_DOCUMENT TEXT_.

::::::::::

However you spell it, corzetti are delicious, and were traditionally served with a meat sauce, Mr. Picetti said, but now are more likely to be served with a basil pesto or a pine nut sauce.
A banker for 35 years, Mr. Picetti has been hand-carving these beautiful pasta tools for the last 20 years, resurrecting a lost art and a form of pasta that was almost relegated to history.
Three hundred years ago, he said, every family had its own stamp, and noble families had theirs imprinted with the family coat of arms.
The pasta shape is older than that however, since documents in the archives in Genoa attest to the presence of corzetti at a banquet held for the king of Morocco in 1362. But through the centuries, the custom was lost, even in Mr. Picetti’s home town of Varese Ligure, where the local people had nearly forgotten what corzetti were, he said.
Mr. Picetti owns several corzetti stamps that hail back to past generations of his family, including his great grandfather’s. He even owns one dating back to 1700.
The wood used is either pear, chestnut or beech and the designs are as varied as Mr. Picetti’s imagination. Some are traditional, but others spring from his mind and hands as he’s working the wood.
His customers come from around the globe, including Kazakhstan, Australia, and Korea – at least 50 countries around the world.
Some are special requests, such as restaurants who have a personal emblem, or companies that want their logo imprinted on the stamp. He’s had requests for logo designs of international companies like Alfa Romeo and Trussardi.

::::::::::

[Rows of spatial question data]
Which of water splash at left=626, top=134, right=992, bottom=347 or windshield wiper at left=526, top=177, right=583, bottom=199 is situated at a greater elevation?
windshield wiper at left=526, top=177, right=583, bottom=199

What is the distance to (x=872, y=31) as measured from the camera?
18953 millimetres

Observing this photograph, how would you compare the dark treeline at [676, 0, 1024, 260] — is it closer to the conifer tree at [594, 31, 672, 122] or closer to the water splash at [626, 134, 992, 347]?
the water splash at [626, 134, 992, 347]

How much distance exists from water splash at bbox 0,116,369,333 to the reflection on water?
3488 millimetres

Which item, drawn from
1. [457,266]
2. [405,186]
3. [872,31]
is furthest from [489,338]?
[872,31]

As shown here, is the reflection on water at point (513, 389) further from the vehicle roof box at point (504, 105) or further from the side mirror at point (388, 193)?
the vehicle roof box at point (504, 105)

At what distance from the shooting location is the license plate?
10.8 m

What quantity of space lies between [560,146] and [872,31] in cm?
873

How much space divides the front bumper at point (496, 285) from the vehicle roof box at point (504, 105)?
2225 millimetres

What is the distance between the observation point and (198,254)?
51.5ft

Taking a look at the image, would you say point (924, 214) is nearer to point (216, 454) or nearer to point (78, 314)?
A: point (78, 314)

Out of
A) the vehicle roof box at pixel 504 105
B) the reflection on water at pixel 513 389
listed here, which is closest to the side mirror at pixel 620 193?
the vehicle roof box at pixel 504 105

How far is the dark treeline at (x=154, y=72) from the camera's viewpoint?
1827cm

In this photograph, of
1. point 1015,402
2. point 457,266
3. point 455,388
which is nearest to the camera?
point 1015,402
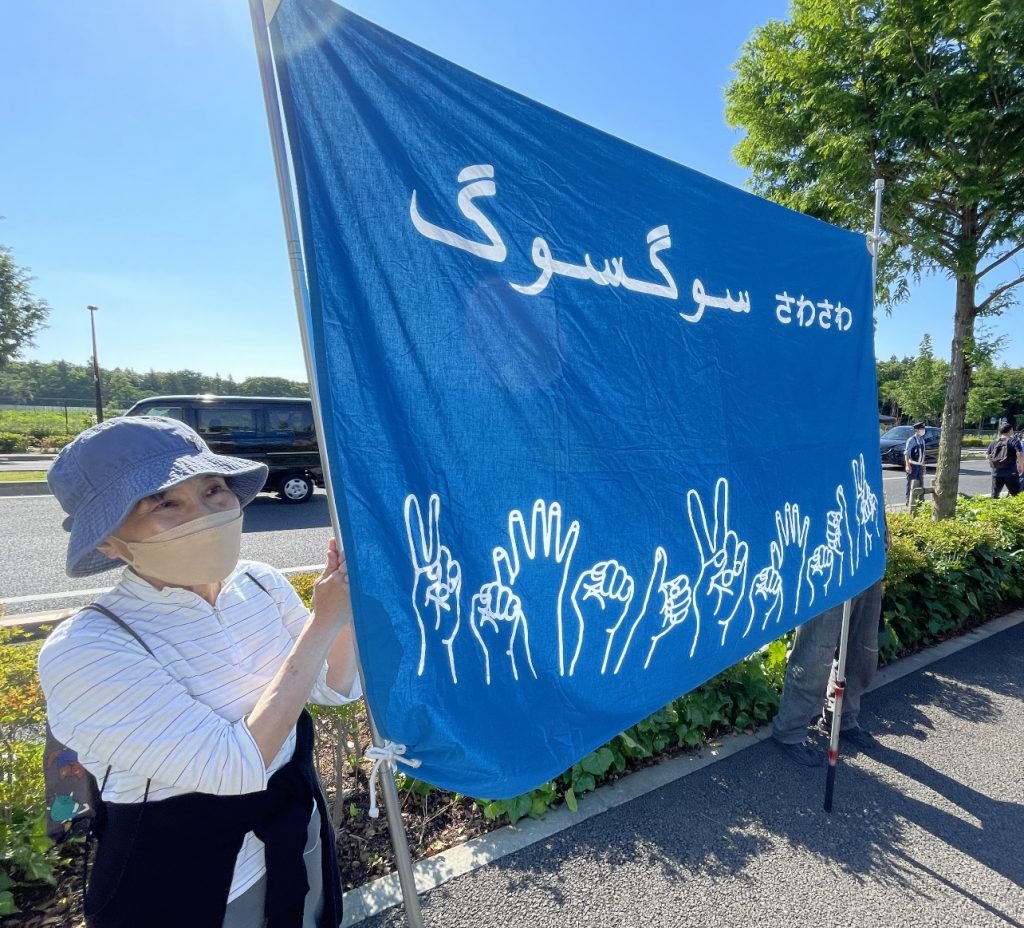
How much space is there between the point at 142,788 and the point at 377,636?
56cm

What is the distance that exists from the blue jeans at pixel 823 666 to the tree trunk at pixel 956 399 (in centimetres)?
375

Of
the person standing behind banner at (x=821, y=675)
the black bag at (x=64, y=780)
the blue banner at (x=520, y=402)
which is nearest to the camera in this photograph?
the blue banner at (x=520, y=402)

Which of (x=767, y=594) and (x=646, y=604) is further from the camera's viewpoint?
(x=767, y=594)

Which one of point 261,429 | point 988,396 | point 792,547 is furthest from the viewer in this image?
point 988,396

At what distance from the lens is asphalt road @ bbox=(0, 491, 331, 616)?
5.71 m

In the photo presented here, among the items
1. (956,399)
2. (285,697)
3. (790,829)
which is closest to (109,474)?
(285,697)

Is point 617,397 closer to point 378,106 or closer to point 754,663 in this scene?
point 378,106

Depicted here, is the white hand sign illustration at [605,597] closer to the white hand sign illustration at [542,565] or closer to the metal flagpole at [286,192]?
the white hand sign illustration at [542,565]

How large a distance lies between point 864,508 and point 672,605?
1.63 meters

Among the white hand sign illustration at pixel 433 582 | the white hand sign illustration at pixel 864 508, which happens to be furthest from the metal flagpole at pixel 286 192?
the white hand sign illustration at pixel 864 508

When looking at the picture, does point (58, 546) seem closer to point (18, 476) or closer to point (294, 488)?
point (294, 488)

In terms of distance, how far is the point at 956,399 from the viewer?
19.5 ft

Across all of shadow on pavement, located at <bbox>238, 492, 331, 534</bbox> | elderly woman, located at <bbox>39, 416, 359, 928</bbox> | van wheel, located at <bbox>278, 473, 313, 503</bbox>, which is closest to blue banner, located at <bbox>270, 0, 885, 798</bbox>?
elderly woman, located at <bbox>39, 416, 359, 928</bbox>

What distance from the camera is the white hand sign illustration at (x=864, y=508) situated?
2.71 metres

::::::::::

_THINGS TO DO_.
#1 According to the corzetti passage, which kinds of wood does Mr. Picetti use for his stamps?
#2 From the corzetti passage, output the span that begins at the words "However you spell" and stops after "coat of arms.", copied verbatim.
The data above are separate material, unrelated to the corzetti passage.

_RESPONSES BY TASK_.
#1 Pear, chestnut or beech.

#2
However you spell it, corzetti are delicious, and were traditionally served with a meat sauce, Mr. Picetti said, but now are more likely to be served with a basil pesto or a pine nut sauce.
A banker for 35 years, Mr. Picetti has been hand-carving these beautiful pasta tools for the last 20 years, resurrecting a lost art and a form of pasta that was almost relegated to history.
Three hundred years ago, he said, every family had its own stamp, and noble families had theirs imprinted with the family coat of arms.